I resonate with this so much. Glad you are doing better, how did you find ways to help?
been with my partner 3 years, we planning our wedding for next year more likely the year after now.
both stable and want kids, but said In the next year or so. Also want to buy our first home, as we’ve just started a good business which is taking off. But needs 24/7 work, so very demanding but rewarding and leaves me no time. On top of that I’ve just got over the shock of losing my step mother who passed in September. My mh suffered so much, I have only just started to smile again
so when we found out I was pregnant it was such a shock, and we felt it was so awful as this was what we dreamed of and spoke about over the past 2 years.
however we both wasn’t excited, we were petrified and so scared. We kept going back and forth I was 50/50 but then looked at all the factors of wanting to sort my mh out, move into a bigger place as we have no room, sort finances and have more time to build the business we’ve just started.
ive been in such a dark place, i acted in such pain and fear, quickly making what we thought was the best choice. Since now to realise my heart is broken and i panicked. I was all over the place and didn’t get any real support from the clinic, I took the first pill and say I wouldn’t take the rest and they told me to proceed with the termination. No support at all. Since then I’ve asked for help, because I am so Broken, angry and riddled with grief and regret and I’ve never known regret, I’ve had a hard life. And I know pain and depression so well, but this is unbearable 💔
how are you coping? My heart goes out to you
all
x

Lavender84 · 01/08/2023 21:52

@Forgiveness I’m so sorry. It’s an awful situation to be in - to feel so terrified and in pain (plus first trimester hormones) and to do what you think is right at the time only to find the emotional pain afterwards is even worse. In the first days I couldn’t get through the night I had to keep calling the Samaritans and was signed off work for weeks. I didn’t believe it could ever get better but I time has helped. Getting back to work, looking after myself (running, yoga), talking about it with those close to me (plus a therapist) have all helped. I try to reframe it in my mind that I had a mental health crisis which made me blind, and that I deserve compassion not blame.
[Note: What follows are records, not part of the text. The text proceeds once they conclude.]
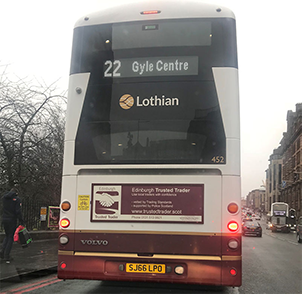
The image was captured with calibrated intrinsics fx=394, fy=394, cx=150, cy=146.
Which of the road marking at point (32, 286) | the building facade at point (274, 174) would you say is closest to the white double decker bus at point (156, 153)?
the road marking at point (32, 286)

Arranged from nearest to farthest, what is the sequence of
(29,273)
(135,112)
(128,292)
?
(135,112) → (128,292) → (29,273)

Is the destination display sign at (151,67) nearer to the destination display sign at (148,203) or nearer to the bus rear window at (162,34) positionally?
the bus rear window at (162,34)

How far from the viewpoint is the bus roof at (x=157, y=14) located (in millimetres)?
6172

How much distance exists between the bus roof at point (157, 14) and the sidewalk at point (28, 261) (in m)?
5.05

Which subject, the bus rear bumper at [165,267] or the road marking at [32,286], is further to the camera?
the road marking at [32,286]

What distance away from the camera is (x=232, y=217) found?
5566mm

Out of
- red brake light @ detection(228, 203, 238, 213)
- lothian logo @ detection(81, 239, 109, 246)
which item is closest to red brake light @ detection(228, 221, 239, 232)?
red brake light @ detection(228, 203, 238, 213)

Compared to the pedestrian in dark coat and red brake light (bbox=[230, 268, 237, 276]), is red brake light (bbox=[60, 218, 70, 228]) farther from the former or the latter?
the pedestrian in dark coat

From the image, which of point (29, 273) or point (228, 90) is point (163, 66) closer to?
point (228, 90)

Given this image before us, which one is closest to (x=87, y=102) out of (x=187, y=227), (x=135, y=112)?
(x=135, y=112)

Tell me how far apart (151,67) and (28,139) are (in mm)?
8495

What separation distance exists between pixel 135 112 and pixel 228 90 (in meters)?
1.43

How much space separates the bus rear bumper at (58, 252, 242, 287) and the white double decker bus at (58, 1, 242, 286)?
14 millimetres

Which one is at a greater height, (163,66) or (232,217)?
(163,66)
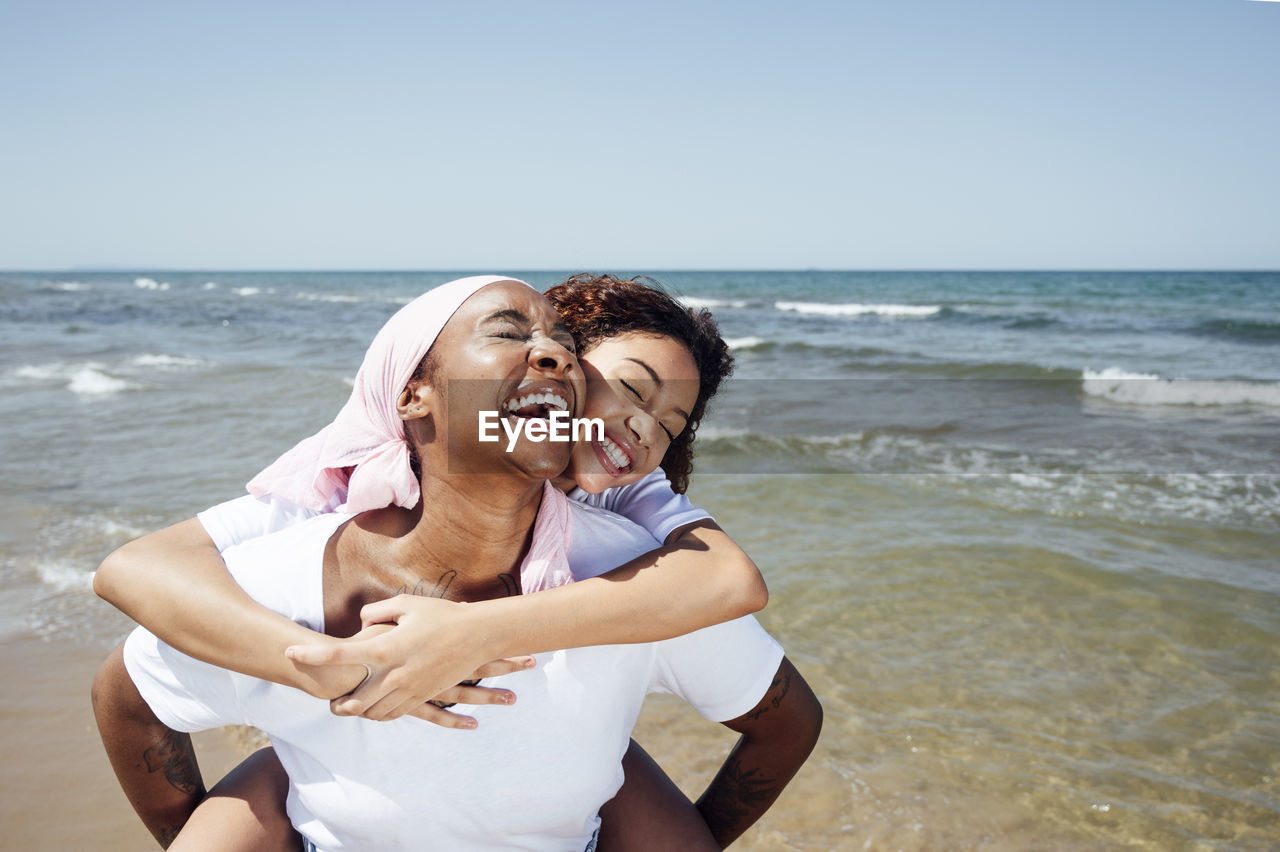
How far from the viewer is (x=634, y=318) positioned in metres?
2.31

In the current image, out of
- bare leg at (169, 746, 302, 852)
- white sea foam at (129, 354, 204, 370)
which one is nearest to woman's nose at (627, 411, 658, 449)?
bare leg at (169, 746, 302, 852)

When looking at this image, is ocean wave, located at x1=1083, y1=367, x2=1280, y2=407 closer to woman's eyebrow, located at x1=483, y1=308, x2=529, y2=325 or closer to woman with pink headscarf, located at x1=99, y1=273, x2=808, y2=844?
woman with pink headscarf, located at x1=99, y1=273, x2=808, y2=844

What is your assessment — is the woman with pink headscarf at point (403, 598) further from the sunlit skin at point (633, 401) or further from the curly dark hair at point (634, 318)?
the curly dark hair at point (634, 318)

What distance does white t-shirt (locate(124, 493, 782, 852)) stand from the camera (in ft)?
5.15

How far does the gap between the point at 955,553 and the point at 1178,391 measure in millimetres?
9506

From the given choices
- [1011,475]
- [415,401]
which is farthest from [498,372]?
[1011,475]

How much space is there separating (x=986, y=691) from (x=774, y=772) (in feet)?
8.05

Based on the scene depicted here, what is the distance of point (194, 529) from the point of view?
5.80ft

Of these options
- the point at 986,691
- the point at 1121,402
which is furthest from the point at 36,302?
A: the point at 986,691

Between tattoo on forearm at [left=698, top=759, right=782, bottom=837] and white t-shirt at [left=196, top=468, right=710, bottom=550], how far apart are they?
2.10 feet

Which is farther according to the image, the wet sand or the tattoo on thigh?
the wet sand

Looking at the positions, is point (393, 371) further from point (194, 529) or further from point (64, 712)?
point (64, 712)

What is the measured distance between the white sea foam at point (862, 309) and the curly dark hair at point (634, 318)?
91.3 ft

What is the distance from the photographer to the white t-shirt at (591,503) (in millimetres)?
1815
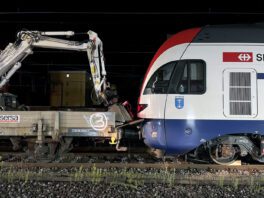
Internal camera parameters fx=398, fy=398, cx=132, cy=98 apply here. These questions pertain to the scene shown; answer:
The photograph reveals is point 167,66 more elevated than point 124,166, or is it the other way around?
point 167,66

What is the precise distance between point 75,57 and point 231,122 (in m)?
16.3

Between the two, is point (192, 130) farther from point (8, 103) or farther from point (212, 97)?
point (8, 103)

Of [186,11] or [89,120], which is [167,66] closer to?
[89,120]

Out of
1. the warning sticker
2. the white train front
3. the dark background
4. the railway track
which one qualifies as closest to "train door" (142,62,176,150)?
the white train front

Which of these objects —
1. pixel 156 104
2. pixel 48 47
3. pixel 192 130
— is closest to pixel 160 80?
pixel 156 104

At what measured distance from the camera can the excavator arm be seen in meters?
10.3

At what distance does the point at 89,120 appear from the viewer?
9.77 m

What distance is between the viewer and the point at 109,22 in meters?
18.0

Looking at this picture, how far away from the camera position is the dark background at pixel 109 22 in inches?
621

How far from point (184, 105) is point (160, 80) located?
861mm

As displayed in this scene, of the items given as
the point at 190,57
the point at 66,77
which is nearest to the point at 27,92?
the point at 66,77

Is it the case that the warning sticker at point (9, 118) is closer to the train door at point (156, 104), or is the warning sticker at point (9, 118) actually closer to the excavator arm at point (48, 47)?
the excavator arm at point (48, 47)

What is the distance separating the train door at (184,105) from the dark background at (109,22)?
6.50 metres

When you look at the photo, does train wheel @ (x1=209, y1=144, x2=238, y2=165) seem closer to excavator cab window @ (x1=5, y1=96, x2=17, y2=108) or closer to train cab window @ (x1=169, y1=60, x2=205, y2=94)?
train cab window @ (x1=169, y1=60, x2=205, y2=94)
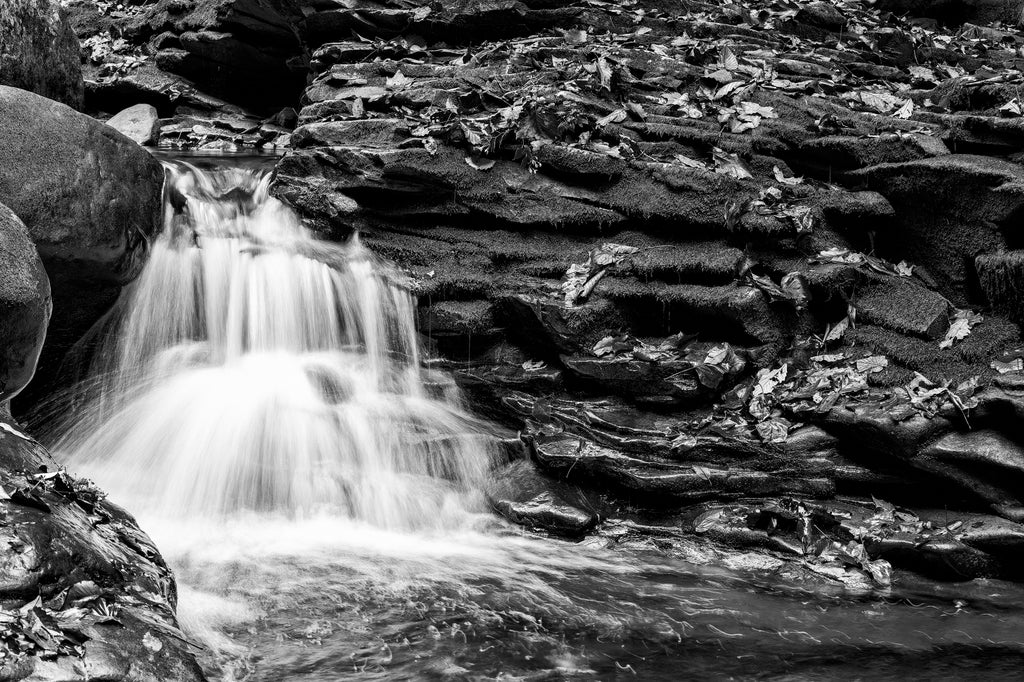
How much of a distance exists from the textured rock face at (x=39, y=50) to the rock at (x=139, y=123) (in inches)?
142

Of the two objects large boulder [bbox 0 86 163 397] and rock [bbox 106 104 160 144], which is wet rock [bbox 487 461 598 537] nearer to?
Answer: large boulder [bbox 0 86 163 397]

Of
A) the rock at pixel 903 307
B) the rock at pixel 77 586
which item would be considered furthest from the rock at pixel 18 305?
the rock at pixel 903 307

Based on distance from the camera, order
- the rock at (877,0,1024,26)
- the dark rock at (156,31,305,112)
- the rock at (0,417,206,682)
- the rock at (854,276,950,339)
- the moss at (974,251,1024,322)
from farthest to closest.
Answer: the dark rock at (156,31,305,112), the rock at (877,0,1024,26), the rock at (854,276,950,339), the moss at (974,251,1024,322), the rock at (0,417,206,682)

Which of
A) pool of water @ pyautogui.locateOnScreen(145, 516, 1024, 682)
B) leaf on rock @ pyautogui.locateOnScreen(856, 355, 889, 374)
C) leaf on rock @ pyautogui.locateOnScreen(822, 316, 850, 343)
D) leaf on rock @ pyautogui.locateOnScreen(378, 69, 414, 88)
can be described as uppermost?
leaf on rock @ pyautogui.locateOnScreen(378, 69, 414, 88)

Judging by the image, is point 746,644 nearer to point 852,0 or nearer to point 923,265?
point 923,265

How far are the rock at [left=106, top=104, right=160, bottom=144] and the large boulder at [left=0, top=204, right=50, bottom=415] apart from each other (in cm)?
884

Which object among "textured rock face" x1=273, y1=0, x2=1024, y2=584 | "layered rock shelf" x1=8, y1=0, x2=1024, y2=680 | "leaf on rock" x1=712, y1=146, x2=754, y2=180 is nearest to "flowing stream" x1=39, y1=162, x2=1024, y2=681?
"layered rock shelf" x1=8, y1=0, x2=1024, y2=680

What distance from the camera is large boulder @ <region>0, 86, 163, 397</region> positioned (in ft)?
21.4

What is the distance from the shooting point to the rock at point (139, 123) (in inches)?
513

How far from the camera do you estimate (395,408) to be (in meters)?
7.15

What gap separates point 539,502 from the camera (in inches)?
249

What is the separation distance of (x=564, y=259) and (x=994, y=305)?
3448 mm

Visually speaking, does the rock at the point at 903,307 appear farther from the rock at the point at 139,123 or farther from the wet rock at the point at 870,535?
the rock at the point at 139,123

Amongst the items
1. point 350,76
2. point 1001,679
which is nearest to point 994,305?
point 1001,679
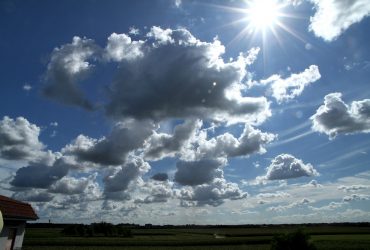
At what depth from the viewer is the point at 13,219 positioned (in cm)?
Answer: 2138

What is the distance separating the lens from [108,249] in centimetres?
5759

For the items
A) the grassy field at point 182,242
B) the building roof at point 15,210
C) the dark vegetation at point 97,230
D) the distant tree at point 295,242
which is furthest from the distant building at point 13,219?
the dark vegetation at point 97,230

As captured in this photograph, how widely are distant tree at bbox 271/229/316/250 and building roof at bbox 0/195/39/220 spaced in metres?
16.1

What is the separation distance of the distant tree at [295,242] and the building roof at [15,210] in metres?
16.1

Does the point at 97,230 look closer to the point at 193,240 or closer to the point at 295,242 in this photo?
the point at 193,240

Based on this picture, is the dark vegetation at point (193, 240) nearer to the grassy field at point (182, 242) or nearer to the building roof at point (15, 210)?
the grassy field at point (182, 242)

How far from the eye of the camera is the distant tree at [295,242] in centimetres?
2525

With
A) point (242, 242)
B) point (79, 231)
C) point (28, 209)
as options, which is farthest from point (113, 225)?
point (28, 209)

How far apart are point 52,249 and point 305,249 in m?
40.4

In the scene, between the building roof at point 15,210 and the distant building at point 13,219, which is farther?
the distant building at point 13,219

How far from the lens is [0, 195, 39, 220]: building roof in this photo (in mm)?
19828

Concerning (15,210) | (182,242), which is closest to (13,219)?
(15,210)

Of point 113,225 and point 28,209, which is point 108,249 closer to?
point 28,209

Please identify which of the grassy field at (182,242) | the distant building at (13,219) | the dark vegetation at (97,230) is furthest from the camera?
the dark vegetation at (97,230)
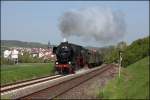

Most days now I feel okay, we are also buying a house and I like my job, but we are trying again and every time I get my period I sink really low again and it takes me a day or two to come out of it.

It’s funny that I’m back writing this on Mumsnet, because after the termination I hated Mumsnet with a passion, purely because I had spent so much time on here when I was pregnant trying to find the answer, obsessing, staying up til the early hours reading forums. I sort of then came to blame it a bit.

How long has it been for you? It’s been 6 months for me and my baby would have been due in July, that was very hard.